Tout d’abord, un cadre légal intelligent pourrait permettre de créer un équilibre entre recherche du profit pour ces entreprises et recherche du bien social pour tous. Notamment en limitant la concentration des grandes plateformes, qui imposent de lourdes barrières à l’entrée de leurs concurrents (par leur politique d’acquisition d’entreprises, les énormes quantités de données récoltées sur leurs utilisateurs) et qui, en bout de chaîne, finissent par ralentir l’innovation.
En Europe, on distingue d’ailleurs quelques avancées significatives sur ce plan, comme le Règlement européen sur la protection des données (RGPD), qui s’applique à partir de mai 2018. Plus controversé, notamment par la presse et les professionnels du numérique, le règlement européen ePrivacy, est lui attendu pour 2019.
« Nous pouvons concevoir un Web qui crée un environnement constructif et coopératif. »
Tim Berners-Lee
Par ailleurs, ces évolutions posent une autre question : la publicité est-elle vraiment le seul modèle économique viable sur le web ? Du côté de la presse notamment, d’autres modèles se mettent en place :
- abonnement,
- accès freemium : soit une partie des contenus d’un site en accès libre, l’autre en accès payant comme chez Le Monde, soit l’accès libre à un nombre limité de contenus sur une période donnée comme pour Les Échos,
D’autres modèles alternatifs trouvent leur chemin dans d’autres secteurs.
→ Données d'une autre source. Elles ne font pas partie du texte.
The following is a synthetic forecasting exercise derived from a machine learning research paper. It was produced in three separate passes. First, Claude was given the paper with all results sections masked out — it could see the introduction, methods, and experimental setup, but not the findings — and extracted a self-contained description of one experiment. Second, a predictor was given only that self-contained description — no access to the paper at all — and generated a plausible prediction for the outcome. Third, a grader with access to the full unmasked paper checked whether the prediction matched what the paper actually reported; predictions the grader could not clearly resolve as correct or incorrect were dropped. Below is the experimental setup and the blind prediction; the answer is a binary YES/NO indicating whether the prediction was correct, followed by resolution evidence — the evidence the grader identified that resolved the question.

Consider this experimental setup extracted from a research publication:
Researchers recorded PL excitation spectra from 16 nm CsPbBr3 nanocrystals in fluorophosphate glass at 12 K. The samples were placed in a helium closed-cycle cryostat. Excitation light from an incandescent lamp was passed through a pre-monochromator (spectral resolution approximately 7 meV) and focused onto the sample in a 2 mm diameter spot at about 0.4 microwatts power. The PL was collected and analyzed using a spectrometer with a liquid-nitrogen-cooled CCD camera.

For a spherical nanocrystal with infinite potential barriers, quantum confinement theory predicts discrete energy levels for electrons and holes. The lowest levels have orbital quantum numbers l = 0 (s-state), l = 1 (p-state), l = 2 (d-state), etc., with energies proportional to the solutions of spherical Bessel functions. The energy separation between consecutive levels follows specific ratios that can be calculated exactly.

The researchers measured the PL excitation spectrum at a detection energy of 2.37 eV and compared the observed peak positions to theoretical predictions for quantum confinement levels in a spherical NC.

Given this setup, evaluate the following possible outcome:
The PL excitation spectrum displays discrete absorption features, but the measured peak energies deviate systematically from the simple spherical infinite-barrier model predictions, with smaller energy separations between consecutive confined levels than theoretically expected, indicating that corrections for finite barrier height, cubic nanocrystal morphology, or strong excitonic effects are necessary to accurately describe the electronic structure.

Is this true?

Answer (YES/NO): NO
Côté jeux vidéo par exemple, l’app-purchase (l’achat intégré dans l’application, par exemples d’items pour progresser plus vite dans le jeu) progresse à grands pas. Dans le e-commerce, l’abonnement prend aussi de plus en plus d’importance, comme chez My Little Box (beauté et accessoires) ou Le Petit Ballon (pour les vins). Le principe : vous vous abonnez et vous recevez (chaque mois, généralement), un colis avec une sélection de produits choisis pour vous par l’entreprise.
S’ils ne vous dispensent que rarement de faire de la publicité (y compris en ligne) pour vous faire connaître, ces modèles économiques ont cela d’intéressant qu’ils permettent d’acquérir, et surtout de fidéliser, des clients sur la base d’autres sources de revenus.
Désinformation : une espèce en voie de disparition ?
On en a déjà parlé ici, on ne vous refait pas l’historique : les fake news sont devenues un marronnier du genre. Les grandes plateformes, de recherche ou sociales, s’empêtrent dans leurs tentatives de régulation de ces fausses informations. Ce qui montre, en creux, que leurs algorithmes ne sont pas encore mûrs pour remplacer les humains.
Quelles solutions ?
A tel point que plusieurs annonceurs ont même parfois décidé de retirer leurs billes de ces plateformes. Ça a par exemple été le cas de YouTube, chez qui des chaînes malhonnêtes monétisaient des vidéos qui paraissaient destinées aux enfants mais qui en réalité montraient tout autre contenu…
Et oui, les annonceurs aussi sont des acteurs à part entière de ces modèles économiques. Et peuvent, à chaque fois que la nécessité s’en fait sentir, peser dans la balance.